### Supplied information
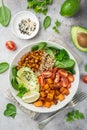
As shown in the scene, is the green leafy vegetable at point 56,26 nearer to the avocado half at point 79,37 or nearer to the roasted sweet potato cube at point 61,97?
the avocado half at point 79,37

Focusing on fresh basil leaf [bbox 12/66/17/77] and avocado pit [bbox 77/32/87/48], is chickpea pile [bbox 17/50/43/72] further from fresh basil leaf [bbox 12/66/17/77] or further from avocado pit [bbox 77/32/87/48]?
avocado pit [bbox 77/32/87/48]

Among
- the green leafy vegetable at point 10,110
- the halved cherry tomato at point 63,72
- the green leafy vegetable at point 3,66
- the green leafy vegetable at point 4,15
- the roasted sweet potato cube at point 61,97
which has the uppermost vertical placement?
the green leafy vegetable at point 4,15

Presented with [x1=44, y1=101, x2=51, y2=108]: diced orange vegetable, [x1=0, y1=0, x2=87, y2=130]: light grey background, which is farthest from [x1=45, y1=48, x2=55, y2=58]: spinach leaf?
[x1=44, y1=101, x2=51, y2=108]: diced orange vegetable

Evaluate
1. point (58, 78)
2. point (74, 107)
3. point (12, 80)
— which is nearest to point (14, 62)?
######
--- Short task ---
Render the lines above as a Markdown table with two columns, Row and Line, numbering each row and skipping blank lines. Omit the pictures.

--- Exercise result ---
| Row | Line |
|---|---|
| 1 | As shown in the scene, is the green leafy vegetable at point 56,26 nearer to the avocado half at point 79,37 or nearer to the roasted sweet potato cube at point 61,97? |
| 2 | the avocado half at point 79,37 |
| 3 | Focusing on fresh basil leaf [bbox 12/66/17/77] and avocado pit [bbox 77/32/87/48], is chickpea pile [bbox 17/50/43/72] further from fresh basil leaf [bbox 12/66/17/77] or further from avocado pit [bbox 77/32/87/48]? |
| 4 | avocado pit [bbox 77/32/87/48] |
| 5 | Among |
| 6 | - the green leafy vegetable at point 10,110 |
| 7 | - the halved cherry tomato at point 63,72 |
| 8 | - the green leafy vegetable at point 3,66 |
| 9 | - the green leafy vegetable at point 4,15 |
| 10 | - the roasted sweet potato cube at point 61,97 |
| 11 | which has the uppermost vertical placement? |
| 12 | the green leafy vegetable at point 4,15 |
| 13 | Presented with [x1=44, y1=101, x2=51, y2=108]: diced orange vegetable, [x1=0, y1=0, x2=87, y2=130]: light grey background, which is farthest from [x1=45, y1=48, x2=55, y2=58]: spinach leaf? |
| 14 | [x1=44, y1=101, x2=51, y2=108]: diced orange vegetable |
| 15 | Evaluate |
| 16 | 1. point (58, 78) |
| 17 | 2. point (74, 107) |
| 18 | 3. point (12, 80) |
| 19 | — which is nearest to point (14, 62)? |